Document excerpt Start Marker
Prognostic Significance of Canine Mammary Tumor Histologic Subtypes.

Veterinary pathology

PubMedID: 28355108

Rasotto R, Berlato D, Goldschmidt MH, Zappulli V. Prognostic Significance of Canine Mammary Tumor Histologic Subtypes. Vet Pathol. 2017;300985817698208.
Histopathology is considered the gold standard diagnostic method for canine mammary tumors. In 2011, a new histologic classification for canine mammary tumors was proposed. The present study was a 2-year prospective study that validated the 2011 classification as an independent prognostic indicator with multivariate analysis in a population of 229 female dogs, identifying subtype-specific median survival times (MST) and local recurrence/distant metastasis rates. Dogs with benign tumors and carcinoma arising in benign mixed tumors all had an excellent prognosis. Dogs with complex carcinoma and simple tubular carcinoma also experienced prolonged survival. Those with simple tubulopapillary carcinoma, intraductal papillary carcinoma, and carcinoma and malignant myoepithelioma had a more than 10-fold higher risk of tumor-related death. The prognosis was even worse for adenosquamous carcinoma (MST = 18 months), comedocarcinoma (MST = 14 months), and solid carcinoma (MST = 8 months). The most unfavorable outcome was for anaplastic carcinoma (MST = 3 months) and carcinosarcoma (MST = 3 months), which also had the highest metastatic rates (89% and 100%, respectively). Adenosquamous carcinoma exhibited the highest local recurrence rate (50%). In the same canine population, the tumor diameter was recognized as a strong predictor of local recurrence/distant metastasis and an independent prognosticator of survival in the multivariate analysis. Excision margins were predictive only of local recurrence, whereas lymphatic invasion and histologic grade were predictive of local recurrence/distant metastasis and survival, although only in univariate analyses. In conclusion, this study validated the 2011 classification scheme and provided information to be used in the clinical setting and as the basis for future prognostic studies.
Document excerpt End Marker
## Your tasks
**A.** Copy the stretch from "PubMedID: 28355108" through "Vet Pathol. 2017;300985817698208." word for word from the abstract on canine mammary tumors.
**B.** Answer these from the abstract on canine mammary tumors:
(i) How many female dogs were in the study population?
(ii) Which subtype showed the highest local recurrence rate?
(iii) What were excision margins predictive of?
Supplied records Start Marker
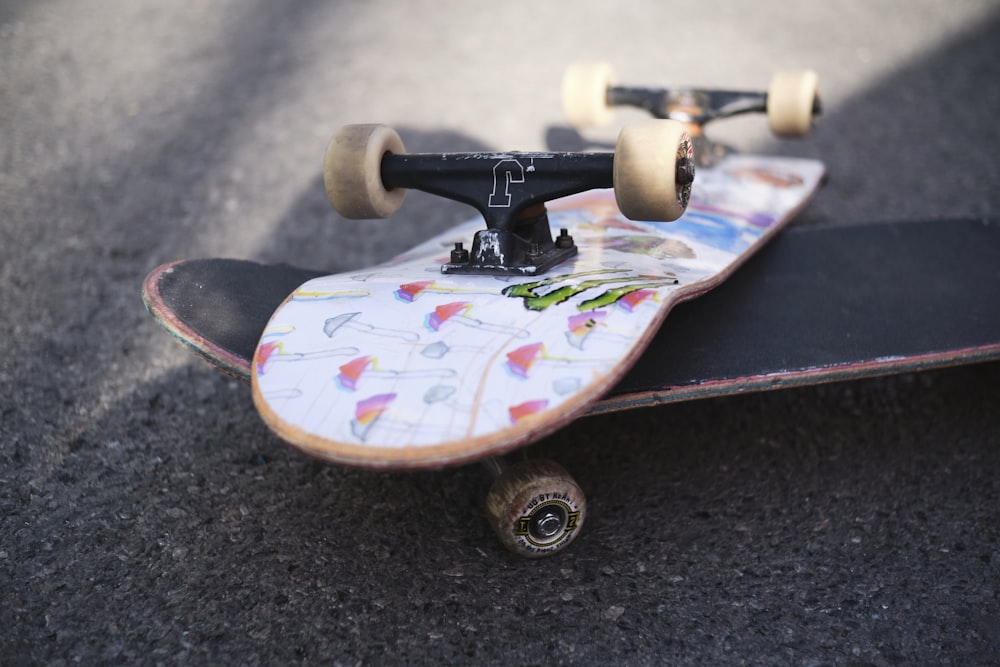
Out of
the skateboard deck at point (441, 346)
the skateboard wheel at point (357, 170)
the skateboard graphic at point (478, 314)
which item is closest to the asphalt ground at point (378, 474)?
the skateboard graphic at point (478, 314)

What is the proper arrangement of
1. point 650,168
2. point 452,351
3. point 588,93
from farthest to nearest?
point 588,93
point 650,168
point 452,351

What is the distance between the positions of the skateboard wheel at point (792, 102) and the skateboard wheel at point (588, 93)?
39 cm

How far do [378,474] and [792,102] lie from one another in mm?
1244

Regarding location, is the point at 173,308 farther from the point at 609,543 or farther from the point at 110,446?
the point at 609,543

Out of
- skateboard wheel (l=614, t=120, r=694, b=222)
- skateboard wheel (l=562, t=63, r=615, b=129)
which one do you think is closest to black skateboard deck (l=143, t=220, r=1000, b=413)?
skateboard wheel (l=614, t=120, r=694, b=222)

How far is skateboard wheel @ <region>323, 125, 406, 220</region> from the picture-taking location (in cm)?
132

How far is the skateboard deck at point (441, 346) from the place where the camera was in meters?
0.99

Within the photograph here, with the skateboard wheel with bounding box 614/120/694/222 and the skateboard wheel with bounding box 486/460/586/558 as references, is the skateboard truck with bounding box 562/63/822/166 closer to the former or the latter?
the skateboard wheel with bounding box 614/120/694/222

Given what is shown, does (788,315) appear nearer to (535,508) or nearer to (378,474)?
(535,508)

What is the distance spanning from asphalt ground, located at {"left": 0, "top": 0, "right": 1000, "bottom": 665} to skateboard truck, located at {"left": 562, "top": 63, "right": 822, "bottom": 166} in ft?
1.61

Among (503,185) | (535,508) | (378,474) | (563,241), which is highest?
(503,185)

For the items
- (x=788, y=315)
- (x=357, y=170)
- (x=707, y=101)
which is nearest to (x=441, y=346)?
(x=357, y=170)

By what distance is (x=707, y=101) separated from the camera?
6.63 ft

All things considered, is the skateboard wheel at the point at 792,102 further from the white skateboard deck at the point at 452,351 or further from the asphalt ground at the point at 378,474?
the white skateboard deck at the point at 452,351
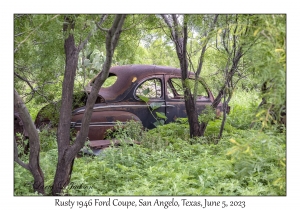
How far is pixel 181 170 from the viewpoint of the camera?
16.6ft

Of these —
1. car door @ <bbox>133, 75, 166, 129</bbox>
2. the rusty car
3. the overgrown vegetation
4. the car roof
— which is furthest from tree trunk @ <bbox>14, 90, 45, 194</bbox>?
car door @ <bbox>133, 75, 166, 129</bbox>

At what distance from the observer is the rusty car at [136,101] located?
6.88m

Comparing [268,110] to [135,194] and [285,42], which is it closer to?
[285,42]

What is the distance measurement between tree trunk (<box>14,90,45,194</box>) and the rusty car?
199 cm

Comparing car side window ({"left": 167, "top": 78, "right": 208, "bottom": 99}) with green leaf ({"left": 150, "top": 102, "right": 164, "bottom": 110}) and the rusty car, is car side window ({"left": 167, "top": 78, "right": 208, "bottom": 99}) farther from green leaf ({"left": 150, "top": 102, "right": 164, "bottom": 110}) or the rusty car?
green leaf ({"left": 150, "top": 102, "right": 164, "bottom": 110})

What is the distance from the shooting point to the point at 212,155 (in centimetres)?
585

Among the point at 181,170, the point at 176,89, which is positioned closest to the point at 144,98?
the point at 176,89

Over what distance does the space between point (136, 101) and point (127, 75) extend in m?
0.51

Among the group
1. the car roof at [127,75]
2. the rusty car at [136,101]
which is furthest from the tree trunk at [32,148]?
the car roof at [127,75]

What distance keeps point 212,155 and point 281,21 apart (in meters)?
2.74

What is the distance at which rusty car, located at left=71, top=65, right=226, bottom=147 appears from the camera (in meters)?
6.88

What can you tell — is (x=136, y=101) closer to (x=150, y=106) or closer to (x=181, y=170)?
(x=150, y=106)

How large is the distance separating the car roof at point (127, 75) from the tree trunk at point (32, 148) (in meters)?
2.76

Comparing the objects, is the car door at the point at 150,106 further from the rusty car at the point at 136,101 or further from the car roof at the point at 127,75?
the car roof at the point at 127,75
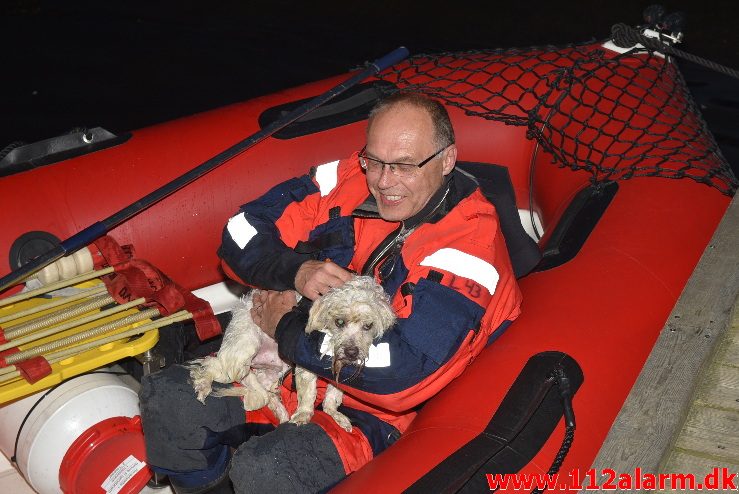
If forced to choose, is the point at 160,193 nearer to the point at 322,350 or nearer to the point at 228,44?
the point at 322,350

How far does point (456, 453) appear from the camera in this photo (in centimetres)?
176

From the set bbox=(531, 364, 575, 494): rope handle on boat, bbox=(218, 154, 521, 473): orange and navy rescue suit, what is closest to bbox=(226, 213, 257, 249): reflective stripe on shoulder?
bbox=(218, 154, 521, 473): orange and navy rescue suit

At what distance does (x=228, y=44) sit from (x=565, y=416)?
5.13 metres

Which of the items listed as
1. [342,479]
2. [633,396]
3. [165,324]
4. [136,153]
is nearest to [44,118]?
[136,153]

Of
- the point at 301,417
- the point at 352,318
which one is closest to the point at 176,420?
the point at 301,417

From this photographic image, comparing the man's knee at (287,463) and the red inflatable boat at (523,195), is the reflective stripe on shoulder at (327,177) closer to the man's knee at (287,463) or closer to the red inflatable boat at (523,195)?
the red inflatable boat at (523,195)

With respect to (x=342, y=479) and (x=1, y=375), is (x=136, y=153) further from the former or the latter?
(x=342, y=479)

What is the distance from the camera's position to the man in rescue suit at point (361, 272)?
1.86 m

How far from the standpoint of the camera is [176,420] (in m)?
2.06

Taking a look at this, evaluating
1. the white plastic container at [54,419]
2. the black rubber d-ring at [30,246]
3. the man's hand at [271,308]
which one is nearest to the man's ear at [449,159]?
the man's hand at [271,308]

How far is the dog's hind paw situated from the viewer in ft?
6.68

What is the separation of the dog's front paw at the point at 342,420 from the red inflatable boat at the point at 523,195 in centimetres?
17

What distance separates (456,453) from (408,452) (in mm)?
111

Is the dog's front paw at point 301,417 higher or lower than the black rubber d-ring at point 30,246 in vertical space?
lower
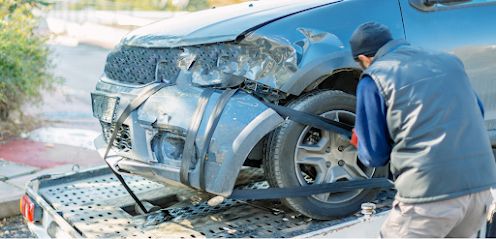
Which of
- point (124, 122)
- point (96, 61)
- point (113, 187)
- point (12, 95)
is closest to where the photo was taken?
point (124, 122)

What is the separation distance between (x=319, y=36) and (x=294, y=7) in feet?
1.10

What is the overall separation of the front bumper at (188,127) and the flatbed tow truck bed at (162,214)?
1.02ft

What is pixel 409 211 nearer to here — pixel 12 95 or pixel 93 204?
pixel 93 204

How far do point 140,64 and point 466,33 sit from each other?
216 cm

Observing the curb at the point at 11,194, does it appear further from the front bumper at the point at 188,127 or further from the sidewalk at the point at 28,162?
the front bumper at the point at 188,127

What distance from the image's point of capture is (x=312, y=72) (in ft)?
12.3

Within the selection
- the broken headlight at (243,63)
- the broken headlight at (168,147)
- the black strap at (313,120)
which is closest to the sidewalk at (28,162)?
the broken headlight at (168,147)

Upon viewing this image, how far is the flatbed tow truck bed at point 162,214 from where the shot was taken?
12.0 ft

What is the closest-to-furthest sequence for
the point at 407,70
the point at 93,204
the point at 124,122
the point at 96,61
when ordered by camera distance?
the point at 407,70 < the point at 124,122 < the point at 93,204 < the point at 96,61

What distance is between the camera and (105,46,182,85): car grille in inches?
159

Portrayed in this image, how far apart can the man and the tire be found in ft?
2.72

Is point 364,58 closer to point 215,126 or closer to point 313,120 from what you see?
point 313,120

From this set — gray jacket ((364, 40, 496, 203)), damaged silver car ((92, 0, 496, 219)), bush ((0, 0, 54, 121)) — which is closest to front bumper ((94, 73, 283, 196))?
damaged silver car ((92, 0, 496, 219))

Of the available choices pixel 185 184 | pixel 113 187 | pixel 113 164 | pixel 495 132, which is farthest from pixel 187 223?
pixel 495 132
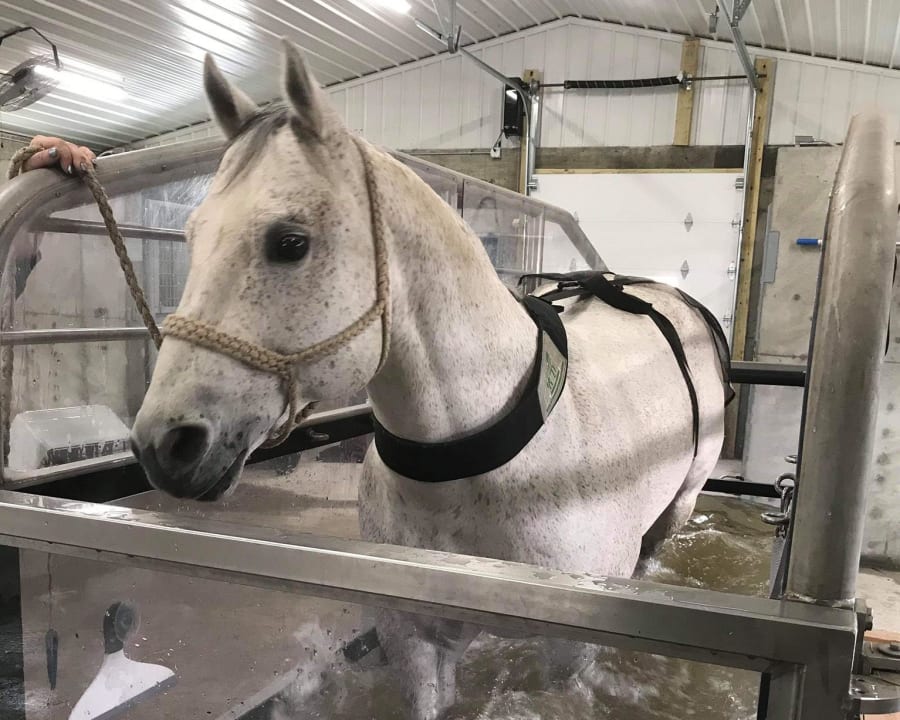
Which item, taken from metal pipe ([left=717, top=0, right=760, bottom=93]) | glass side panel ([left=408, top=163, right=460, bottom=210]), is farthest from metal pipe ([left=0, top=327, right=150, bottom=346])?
metal pipe ([left=717, top=0, right=760, bottom=93])

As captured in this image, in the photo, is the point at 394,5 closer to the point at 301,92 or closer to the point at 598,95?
the point at 598,95

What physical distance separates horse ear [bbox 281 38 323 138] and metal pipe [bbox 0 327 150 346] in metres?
0.76

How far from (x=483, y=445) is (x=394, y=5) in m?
4.65

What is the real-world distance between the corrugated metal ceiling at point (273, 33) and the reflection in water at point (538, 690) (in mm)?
4427

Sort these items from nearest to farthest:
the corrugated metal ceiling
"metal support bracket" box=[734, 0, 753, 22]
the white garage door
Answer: "metal support bracket" box=[734, 0, 753, 22] → the corrugated metal ceiling → the white garage door

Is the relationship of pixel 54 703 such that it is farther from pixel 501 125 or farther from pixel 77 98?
pixel 77 98

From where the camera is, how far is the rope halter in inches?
29.6

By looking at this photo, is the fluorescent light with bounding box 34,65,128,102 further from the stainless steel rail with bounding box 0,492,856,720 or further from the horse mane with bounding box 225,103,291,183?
the stainless steel rail with bounding box 0,492,856,720

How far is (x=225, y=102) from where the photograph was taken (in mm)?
933

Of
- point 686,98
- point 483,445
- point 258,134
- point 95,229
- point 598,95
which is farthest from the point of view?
point 598,95

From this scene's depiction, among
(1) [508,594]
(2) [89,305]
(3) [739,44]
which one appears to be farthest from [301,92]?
(3) [739,44]

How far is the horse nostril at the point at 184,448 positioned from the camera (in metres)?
0.72

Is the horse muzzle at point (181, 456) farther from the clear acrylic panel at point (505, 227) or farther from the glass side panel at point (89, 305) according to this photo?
the clear acrylic panel at point (505, 227)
Supplied records End Marker
## Solutions below
**A.**
PubMedID: 28355108

Rasotto R, Berlato D, Goldschmidt MH, Zappulli V. Prognostic Significance of Canine Mammary Tumor Histologic Subtypes. Vet Pathol. 2017;300985817698208.

**B.**
(i) 229
(ii) Adenosquamous carcinoma, at 50%
(iii) Only local recurrence